I’ve wondered if that sort of dramatic cooling is more of an optimal path to cryonic preservation than the current method of waiting for “natural” death and then immediate perfusion. E.g. since it’s an official medical treatment, get cooled significantly “to prevent organ damage” and kept in that state until some measure of clinical death occurs, at which point it may be more likely to avoid ischemia.
I looked into cold-water drownings for similar reasons but it appears to me that what actually happens is just a preservation of oxygen in the brain and heart and lungs by the mammalian diving reflex and not necessarily any reduction in risk from ischemia during subsequent cryonic suspension. But being pre-cooled may still have some advantages.
Cooling to a few degrees below normal body temperature for a few days after ishchemia does help keep down reperfusion injury and after-the-fact inflammatory brain damage and is indeed now the standard of care at some heart centers around the US now...
Maybe a naive question, but you’ve got me curious: why is it the standard of care at some heart centers, rather than most or none? Is it a matter of cost, or are the benefits you mentioned not well-established, or are heart centers slow to change their standard of care? Or is it some fourth thing I didn’t think of?
It was recommended as potentially useful all the way back in the 2005 American Heart Association guidelines for CPR, actually, and there’s been spotty literature even further back.
It isn’t so much about preserving function during hypoxia (that damage is already done by the time they get to the hospital) as preventing the subsequent damage that happens both immediately after and over several days after restoration of bloodflow. This is due to reperfusion injury as cells poison themselves due to metabolisms disrupted by the hypoxia, and slower issues caused by the immune system reacting via inflammation against very slight brain damage and thus greatly exascerbating it (a useful response to physical damage in peripheral tissue but problematic if you manage to restart someone’s heart).

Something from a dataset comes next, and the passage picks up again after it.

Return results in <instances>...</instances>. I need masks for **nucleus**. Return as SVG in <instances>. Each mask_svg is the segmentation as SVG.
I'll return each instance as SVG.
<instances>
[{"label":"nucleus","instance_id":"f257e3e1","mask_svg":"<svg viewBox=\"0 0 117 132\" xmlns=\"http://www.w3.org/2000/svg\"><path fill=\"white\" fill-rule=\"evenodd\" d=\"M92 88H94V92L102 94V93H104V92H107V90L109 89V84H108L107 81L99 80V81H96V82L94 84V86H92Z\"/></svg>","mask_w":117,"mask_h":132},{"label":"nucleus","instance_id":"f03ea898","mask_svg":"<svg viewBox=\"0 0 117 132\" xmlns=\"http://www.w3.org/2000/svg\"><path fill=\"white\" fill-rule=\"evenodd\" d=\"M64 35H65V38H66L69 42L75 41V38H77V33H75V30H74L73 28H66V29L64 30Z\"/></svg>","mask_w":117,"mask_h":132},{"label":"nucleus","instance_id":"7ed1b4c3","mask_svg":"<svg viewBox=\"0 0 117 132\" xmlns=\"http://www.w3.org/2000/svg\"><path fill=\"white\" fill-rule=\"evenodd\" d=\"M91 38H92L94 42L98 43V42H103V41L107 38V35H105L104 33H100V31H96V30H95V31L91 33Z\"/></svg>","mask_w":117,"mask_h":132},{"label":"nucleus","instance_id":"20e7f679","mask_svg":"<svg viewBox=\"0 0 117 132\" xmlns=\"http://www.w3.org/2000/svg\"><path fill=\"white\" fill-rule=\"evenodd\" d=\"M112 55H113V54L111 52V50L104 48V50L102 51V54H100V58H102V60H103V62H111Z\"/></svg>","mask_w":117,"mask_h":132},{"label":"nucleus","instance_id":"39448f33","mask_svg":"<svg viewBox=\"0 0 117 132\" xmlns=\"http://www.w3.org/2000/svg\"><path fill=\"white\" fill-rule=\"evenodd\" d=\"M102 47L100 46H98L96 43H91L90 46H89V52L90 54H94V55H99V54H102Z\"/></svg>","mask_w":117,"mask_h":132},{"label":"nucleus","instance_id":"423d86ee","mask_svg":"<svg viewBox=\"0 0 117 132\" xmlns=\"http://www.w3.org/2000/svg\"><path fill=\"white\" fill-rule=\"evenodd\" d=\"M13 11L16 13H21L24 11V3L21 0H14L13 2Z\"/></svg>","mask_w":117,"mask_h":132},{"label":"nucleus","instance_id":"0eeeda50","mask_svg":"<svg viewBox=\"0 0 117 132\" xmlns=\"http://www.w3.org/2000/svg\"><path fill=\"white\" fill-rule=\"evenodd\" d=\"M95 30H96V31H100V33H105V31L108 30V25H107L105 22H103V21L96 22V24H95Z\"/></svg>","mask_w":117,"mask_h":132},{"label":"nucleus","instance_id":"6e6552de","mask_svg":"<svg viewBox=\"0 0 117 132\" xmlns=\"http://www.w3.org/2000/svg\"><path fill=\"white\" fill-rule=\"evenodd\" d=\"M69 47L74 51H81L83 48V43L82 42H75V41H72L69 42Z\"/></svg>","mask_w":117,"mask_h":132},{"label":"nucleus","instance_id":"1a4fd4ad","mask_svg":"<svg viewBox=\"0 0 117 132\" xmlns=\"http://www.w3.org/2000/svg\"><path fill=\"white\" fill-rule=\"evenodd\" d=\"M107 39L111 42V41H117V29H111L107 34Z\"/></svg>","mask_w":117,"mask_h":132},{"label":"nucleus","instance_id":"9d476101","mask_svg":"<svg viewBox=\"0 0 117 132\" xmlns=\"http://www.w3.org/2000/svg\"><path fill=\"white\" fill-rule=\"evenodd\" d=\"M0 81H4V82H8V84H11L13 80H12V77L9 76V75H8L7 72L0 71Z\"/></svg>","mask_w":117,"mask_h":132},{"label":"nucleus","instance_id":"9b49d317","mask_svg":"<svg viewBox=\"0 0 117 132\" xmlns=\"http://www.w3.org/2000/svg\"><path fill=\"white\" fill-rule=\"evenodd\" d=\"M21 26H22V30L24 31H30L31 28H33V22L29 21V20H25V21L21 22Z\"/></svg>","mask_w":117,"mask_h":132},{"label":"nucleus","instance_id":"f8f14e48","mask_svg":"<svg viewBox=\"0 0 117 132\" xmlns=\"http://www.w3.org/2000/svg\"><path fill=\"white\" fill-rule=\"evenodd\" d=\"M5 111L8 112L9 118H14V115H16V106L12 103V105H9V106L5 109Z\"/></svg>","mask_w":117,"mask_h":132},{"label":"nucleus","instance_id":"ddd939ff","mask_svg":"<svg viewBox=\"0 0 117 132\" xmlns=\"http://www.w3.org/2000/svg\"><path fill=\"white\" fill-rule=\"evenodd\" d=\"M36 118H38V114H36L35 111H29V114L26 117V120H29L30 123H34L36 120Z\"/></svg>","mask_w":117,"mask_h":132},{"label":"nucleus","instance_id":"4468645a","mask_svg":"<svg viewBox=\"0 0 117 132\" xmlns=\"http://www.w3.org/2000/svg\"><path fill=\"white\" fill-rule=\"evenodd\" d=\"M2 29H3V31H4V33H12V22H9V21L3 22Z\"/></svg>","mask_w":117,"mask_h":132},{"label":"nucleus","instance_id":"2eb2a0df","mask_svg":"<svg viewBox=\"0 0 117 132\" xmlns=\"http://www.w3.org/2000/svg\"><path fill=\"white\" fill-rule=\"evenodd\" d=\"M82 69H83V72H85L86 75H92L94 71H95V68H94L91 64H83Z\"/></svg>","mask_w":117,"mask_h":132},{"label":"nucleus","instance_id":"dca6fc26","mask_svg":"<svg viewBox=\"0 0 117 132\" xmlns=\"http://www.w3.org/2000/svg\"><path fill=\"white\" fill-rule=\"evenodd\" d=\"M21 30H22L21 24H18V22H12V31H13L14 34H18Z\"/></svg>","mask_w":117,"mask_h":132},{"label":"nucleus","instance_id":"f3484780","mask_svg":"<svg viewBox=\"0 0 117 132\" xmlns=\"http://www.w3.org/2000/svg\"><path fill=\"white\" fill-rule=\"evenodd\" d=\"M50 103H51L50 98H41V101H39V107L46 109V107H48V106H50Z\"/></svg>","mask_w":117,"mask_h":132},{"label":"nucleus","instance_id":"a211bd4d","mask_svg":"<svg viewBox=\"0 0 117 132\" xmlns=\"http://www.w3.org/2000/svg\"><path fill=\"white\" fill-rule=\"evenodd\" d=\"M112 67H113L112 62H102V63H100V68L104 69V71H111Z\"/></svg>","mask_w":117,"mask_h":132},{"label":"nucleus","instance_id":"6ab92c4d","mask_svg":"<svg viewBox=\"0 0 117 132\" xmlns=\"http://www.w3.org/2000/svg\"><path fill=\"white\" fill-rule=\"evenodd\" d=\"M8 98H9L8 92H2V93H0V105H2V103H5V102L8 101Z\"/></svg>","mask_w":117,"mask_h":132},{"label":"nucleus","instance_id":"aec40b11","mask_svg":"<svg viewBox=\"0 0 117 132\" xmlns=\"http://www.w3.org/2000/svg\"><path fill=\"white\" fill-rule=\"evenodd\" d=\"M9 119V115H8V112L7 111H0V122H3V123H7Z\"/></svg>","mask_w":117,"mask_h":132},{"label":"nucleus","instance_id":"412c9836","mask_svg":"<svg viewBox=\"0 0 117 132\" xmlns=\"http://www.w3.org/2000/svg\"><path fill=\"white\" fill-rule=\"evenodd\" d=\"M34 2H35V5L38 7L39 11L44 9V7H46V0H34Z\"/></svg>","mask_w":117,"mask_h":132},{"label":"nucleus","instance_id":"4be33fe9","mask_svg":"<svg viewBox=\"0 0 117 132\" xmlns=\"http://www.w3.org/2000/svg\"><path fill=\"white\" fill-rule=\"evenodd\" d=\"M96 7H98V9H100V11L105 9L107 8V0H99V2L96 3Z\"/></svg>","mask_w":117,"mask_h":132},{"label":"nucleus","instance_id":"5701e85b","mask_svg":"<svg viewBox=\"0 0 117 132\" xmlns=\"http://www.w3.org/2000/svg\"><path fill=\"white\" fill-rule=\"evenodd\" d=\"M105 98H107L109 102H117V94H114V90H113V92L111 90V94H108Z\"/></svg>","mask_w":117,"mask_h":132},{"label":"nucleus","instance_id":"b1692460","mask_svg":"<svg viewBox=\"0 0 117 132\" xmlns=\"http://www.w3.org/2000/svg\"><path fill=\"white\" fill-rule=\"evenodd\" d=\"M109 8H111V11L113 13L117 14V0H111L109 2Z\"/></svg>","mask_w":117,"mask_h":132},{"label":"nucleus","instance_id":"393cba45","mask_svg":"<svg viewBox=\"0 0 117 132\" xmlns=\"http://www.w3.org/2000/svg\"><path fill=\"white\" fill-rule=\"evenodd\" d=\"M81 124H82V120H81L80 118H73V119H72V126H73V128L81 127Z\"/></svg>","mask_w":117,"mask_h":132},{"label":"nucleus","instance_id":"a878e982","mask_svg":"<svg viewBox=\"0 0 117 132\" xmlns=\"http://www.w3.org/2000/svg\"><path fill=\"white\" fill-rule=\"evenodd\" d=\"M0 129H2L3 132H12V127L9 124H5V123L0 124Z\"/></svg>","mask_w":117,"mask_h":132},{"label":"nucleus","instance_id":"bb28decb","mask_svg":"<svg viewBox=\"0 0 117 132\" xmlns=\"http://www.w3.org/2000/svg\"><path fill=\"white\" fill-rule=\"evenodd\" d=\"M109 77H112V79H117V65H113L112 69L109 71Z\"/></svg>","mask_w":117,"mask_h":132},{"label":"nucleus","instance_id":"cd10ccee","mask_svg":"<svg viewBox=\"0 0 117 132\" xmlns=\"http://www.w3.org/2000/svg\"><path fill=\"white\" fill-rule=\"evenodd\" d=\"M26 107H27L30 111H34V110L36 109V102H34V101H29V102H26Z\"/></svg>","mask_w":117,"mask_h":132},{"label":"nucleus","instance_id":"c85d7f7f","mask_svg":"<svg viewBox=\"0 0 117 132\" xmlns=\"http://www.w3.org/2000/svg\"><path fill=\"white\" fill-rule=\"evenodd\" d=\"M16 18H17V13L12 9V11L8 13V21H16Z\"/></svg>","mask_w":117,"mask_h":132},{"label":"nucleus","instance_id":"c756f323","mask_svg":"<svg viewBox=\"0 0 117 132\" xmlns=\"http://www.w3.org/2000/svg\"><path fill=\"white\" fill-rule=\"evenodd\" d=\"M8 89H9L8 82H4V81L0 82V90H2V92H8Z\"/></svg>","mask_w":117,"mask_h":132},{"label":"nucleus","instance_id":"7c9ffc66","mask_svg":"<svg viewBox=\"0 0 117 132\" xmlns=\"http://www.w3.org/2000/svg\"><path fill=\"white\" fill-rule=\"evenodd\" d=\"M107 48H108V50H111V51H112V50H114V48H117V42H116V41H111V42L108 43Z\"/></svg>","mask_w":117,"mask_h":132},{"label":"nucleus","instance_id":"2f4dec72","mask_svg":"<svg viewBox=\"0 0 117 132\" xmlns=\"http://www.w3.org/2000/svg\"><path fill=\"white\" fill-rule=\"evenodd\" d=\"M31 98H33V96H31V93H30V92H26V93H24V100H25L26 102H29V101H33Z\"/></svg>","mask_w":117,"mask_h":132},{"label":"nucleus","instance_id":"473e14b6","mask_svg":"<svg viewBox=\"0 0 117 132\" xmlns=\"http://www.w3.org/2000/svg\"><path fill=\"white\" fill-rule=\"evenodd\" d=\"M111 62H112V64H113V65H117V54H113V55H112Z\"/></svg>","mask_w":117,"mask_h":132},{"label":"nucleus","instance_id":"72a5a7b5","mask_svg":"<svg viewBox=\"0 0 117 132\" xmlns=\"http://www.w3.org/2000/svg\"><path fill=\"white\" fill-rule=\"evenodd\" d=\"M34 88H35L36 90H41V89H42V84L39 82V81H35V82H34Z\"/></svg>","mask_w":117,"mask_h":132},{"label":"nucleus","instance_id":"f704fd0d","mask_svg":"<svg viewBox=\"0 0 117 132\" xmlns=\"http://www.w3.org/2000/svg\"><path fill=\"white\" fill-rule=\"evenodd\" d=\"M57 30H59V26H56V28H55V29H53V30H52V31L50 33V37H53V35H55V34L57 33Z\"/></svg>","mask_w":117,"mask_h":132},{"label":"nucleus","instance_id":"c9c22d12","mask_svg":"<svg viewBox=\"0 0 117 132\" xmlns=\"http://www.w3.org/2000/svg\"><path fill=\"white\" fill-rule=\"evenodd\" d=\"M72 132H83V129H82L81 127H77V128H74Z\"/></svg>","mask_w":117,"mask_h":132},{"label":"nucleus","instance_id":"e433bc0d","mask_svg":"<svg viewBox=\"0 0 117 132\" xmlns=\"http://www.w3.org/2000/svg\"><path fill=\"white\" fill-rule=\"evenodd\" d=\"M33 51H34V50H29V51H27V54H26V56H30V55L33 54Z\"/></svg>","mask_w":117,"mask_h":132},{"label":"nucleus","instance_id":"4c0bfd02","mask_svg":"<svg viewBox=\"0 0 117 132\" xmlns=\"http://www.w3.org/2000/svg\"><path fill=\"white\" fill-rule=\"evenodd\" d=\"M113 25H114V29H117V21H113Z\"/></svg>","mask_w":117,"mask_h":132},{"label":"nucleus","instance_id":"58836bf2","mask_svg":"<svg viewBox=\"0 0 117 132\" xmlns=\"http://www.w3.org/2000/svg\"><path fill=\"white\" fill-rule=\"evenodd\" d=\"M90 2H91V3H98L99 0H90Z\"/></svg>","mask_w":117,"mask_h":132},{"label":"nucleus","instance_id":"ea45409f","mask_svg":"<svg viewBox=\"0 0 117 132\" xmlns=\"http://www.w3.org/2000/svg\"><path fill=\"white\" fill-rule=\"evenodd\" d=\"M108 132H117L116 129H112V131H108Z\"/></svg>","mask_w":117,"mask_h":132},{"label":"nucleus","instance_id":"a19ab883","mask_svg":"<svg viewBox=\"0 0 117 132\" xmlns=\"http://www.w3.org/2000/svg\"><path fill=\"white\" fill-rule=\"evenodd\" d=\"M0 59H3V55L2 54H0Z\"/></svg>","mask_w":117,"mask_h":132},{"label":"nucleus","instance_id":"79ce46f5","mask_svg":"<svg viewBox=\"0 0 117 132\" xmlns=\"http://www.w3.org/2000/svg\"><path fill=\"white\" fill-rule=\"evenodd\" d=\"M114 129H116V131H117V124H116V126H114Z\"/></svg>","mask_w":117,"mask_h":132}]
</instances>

I suspect the reasons for slow adoption consist of it having a focus that is very different than the ususal ‘get the blood flowing again’ aspect, where the bloodflow and proper immune function is actually the problem, and the fact that you need the equipment procedures and institutional coordination to integrate another step of care for a day or more after the acute treatment. I don’t think its so much a question of cost as setting up all the procedures and conditionals and institutional experience to do it reliably and automatically.
Course that leaves institutional inertia or laziness as additional prime obstacles.
See http://emedicine.medscape.com/article/812407-overview
When a friend of the family had a heart attack resulting in temporary cardiac arrest recently this aspect of treatment consisted of keeping them in a chemically induced coma for several days after the incident and cooling them to somewhere around ~34 C (I’m estimating based on what I heard), then slowly warming them and withdrawing the drugs.